EXERCISE: All lines in the records below that hold "Tanzania" are to be shown.

LISTED ENTRIES: Begin

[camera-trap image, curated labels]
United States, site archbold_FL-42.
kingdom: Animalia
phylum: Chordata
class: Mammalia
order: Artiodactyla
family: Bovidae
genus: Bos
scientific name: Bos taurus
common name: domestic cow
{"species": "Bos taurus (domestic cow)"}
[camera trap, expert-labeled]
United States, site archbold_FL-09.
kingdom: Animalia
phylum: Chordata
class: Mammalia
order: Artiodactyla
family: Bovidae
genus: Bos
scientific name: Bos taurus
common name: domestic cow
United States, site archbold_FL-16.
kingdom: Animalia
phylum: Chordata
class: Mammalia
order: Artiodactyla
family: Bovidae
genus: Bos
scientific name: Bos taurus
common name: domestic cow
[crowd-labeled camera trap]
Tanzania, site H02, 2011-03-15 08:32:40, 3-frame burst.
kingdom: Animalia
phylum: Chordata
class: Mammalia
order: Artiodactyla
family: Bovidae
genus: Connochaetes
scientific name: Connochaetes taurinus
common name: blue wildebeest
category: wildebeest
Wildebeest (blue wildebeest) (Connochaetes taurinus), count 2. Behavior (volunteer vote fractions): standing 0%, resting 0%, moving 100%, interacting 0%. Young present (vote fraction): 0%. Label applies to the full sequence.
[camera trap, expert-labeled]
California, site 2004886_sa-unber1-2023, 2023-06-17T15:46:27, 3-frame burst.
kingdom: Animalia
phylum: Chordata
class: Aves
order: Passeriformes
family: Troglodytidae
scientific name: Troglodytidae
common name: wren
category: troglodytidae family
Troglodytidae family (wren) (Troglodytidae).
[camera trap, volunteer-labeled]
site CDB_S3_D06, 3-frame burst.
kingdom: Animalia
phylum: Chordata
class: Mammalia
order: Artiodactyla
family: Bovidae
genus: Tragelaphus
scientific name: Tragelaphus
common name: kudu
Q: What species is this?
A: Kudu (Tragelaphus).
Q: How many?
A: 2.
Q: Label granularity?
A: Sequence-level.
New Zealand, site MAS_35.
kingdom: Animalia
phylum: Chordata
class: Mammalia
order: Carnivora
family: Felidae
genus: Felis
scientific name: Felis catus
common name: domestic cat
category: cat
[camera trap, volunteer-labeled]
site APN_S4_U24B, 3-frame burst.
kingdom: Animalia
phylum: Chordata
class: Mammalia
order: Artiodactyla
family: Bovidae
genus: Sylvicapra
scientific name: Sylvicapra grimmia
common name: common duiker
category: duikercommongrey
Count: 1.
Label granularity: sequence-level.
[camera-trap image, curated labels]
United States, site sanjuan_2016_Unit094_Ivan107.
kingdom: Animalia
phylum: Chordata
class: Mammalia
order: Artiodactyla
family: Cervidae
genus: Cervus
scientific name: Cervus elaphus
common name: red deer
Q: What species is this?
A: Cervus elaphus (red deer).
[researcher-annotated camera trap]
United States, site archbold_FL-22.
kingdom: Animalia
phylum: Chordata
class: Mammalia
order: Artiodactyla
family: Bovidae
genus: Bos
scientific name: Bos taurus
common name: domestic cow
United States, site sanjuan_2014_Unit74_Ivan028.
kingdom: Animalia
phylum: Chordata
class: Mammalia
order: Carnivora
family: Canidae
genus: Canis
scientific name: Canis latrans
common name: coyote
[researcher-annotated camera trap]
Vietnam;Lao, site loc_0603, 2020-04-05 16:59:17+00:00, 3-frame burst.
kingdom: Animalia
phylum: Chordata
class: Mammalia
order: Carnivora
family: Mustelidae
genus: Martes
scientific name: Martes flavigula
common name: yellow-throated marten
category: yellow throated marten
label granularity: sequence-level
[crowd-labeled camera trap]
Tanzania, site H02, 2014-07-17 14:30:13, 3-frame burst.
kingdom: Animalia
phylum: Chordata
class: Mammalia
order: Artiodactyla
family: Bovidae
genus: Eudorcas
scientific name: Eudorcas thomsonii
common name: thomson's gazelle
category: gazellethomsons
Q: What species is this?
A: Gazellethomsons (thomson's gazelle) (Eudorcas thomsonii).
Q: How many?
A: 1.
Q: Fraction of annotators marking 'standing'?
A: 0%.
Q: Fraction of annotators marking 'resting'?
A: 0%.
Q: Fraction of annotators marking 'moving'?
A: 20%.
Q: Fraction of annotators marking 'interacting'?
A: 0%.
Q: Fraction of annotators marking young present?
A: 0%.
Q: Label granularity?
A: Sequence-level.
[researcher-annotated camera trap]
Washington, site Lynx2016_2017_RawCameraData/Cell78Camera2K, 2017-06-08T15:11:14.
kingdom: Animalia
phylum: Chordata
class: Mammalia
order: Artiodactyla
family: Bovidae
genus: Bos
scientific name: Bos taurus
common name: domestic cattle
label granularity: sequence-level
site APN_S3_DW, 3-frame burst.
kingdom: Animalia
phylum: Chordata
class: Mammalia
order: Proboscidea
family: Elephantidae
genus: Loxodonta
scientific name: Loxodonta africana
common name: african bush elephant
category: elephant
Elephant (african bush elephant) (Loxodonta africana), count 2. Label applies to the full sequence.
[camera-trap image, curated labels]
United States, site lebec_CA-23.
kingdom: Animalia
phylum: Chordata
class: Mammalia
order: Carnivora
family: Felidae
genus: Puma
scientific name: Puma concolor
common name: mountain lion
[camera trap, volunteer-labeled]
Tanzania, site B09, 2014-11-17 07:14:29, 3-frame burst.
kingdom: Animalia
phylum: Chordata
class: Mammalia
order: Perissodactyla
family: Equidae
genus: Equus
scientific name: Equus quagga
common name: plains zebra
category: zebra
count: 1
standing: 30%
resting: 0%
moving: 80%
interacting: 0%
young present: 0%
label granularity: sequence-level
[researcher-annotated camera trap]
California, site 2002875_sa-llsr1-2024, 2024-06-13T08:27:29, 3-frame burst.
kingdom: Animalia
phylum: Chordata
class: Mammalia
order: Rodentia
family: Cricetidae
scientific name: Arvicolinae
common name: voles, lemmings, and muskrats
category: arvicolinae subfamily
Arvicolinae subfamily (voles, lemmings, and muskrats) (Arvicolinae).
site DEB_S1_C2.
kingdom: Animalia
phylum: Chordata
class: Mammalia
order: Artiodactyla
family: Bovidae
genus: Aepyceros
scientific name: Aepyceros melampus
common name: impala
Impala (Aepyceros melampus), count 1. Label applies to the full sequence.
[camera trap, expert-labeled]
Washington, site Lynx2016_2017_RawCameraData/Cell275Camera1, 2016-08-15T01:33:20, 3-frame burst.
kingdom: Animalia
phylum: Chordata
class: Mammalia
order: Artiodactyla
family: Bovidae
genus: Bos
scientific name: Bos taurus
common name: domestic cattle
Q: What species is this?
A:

LISTED ENTRIES: End

ANSWER AREA:
Tanzania, site H02, 2011-03-15 08:32:40, 3-frame burst.
Tanzania, site H02, 2014-07-17 14:30:13, 3-frame burst.
Tanzania, site B09, 2014-11-17 07:14:29, 3-frame burst.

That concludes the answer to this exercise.